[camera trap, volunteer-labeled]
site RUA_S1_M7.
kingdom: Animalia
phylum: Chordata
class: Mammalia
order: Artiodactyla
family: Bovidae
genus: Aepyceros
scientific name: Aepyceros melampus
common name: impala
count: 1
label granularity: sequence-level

★ ★ ★ ★ ★

■ Task requirements:
For each record above, give it again without a single change.

■ Written solution:
[camera trap, volunteer-labeled]
site RUA_S1_M7.
kingdom: Animalia
phylum: Chordata
class: Mammalia
order: Artiodactyla
family: Bovidae
genus: Aepyceros
scientific name: Aepyceros melampus
common name: impala
count: 1
label granularity: sequence-level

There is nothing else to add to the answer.